# OBJECTIVE
Reproduce the entries in full, with no changes.

# DATA SHOWN
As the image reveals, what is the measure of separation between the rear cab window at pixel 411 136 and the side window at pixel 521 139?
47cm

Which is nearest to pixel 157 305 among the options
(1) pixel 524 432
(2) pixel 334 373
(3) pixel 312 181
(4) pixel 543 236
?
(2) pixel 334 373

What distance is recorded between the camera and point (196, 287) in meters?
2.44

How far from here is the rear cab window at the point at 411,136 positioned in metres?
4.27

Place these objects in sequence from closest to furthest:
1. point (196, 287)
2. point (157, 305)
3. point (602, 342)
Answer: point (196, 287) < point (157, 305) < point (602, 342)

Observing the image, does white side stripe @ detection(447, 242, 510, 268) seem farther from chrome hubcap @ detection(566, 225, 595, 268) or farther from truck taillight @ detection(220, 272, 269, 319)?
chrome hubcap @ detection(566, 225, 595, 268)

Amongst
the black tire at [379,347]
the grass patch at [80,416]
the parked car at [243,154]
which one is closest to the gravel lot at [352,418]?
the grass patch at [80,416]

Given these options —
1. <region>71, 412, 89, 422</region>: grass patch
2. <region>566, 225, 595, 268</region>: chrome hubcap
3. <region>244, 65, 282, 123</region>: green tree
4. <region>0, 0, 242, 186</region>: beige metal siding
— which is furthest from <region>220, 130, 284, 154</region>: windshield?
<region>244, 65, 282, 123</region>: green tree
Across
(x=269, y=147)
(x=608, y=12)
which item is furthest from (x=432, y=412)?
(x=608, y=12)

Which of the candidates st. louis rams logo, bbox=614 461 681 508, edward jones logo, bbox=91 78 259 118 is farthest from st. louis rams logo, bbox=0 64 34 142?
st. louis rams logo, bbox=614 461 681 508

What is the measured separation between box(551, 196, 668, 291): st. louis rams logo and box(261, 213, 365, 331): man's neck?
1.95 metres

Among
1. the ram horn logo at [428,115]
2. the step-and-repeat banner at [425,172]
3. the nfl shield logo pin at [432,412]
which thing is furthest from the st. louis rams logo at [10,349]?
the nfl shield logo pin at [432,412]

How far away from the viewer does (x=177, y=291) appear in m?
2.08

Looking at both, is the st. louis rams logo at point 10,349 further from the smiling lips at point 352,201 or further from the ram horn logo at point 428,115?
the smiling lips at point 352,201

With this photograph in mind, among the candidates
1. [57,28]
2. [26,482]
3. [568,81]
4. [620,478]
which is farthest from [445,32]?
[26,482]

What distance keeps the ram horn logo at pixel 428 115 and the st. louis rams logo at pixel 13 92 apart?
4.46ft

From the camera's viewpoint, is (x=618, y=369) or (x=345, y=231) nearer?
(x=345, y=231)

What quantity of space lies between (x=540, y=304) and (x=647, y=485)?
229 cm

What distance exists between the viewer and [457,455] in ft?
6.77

# TASK RESULT
As the image reveals, what is the measure of separation between the rear cab window at pixel 411 136 and the side window at pixel 521 139?
47cm

Which is nearest to pixel 157 305 among the options
(1) pixel 524 432
(2) pixel 334 373
(3) pixel 312 181
(4) pixel 543 236
?
(2) pixel 334 373

What distance is recorded between the camera and point (196, 287) in meters?
2.44

How far from here is the rear cab window at the point at 411,136 positioned in metres?
4.27

Place these objects in sequence from closest to furthest:
1. point (196, 287)
2. point (157, 305)
3. point (602, 342)
Answer: point (196, 287) < point (157, 305) < point (602, 342)

Observing the image, does white side stripe @ detection(447, 242, 510, 268) seem farther from chrome hubcap @ detection(566, 225, 595, 268) or farther from truck taillight @ detection(220, 272, 269, 319)?
chrome hubcap @ detection(566, 225, 595, 268)

Amongst
the black tire at [379,347]
the grass patch at [80,416]
the parked car at [243,154]
which one is closest to the gravel lot at [352,418]?
the grass patch at [80,416]

Given these options —
1. <region>71, 412, 89, 422</region>: grass patch
2. <region>566, 225, 595, 268</region>: chrome hubcap
3. <region>244, 65, 282, 123</region>: green tree
4. <region>0, 0, 242, 186</region>: beige metal siding
— which is furthest from <region>220, 130, 284, 154</region>: windshield?
<region>244, 65, 282, 123</region>: green tree
Across
(x=269, y=147)
(x=608, y=12)
which item is furthest from (x=432, y=412)?
(x=608, y=12)

Which of the candidates st. louis rams logo, bbox=614 461 681 508, edward jones logo, bbox=91 78 259 118 is farthest from st. louis rams logo, bbox=0 64 34 142?
st. louis rams logo, bbox=614 461 681 508

What is the measured separation between box(551, 196, 668, 291): st. louis rams logo and box(261, 213, 365, 331): man's neck?
1.95 metres

Among
1. the ram horn logo at [428,115]
2. the step-and-repeat banner at [425,172]
3. the nfl shield logo pin at [432,412]
which thing is furthest from the st. louis rams logo at [10,349]?
the nfl shield logo pin at [432,412]

How far away from the viewer does (x=177, y=291) appear in m?
2.08

Looking at both, is the st. louis rams logo at point 10,349 further from the smiling lips at point 352,201 or further from the ram horn logo at point 428,115?
the smiling lips at point 352,201

With this photograph in mind, among the candidates
1. [57,28]
2. [26,482]
3. [568,81]
4. [620,478]
which is farthest from [445,32]?
[26,482]

What distance keeps the ram horn logo at pixel 428 115 and the st. louis rams logo at pixel 13 92 apart?
4.46ft

From the camera's viewpoint, is (x=618, y=369) or (x=345, y=231) nearer?
(x=345, y=231)

What quantity of space lies between (x=540, y=304) and (x=647, y=485)?
229 cm

What distance exists between the viewer and [457,455] in ft?
6.77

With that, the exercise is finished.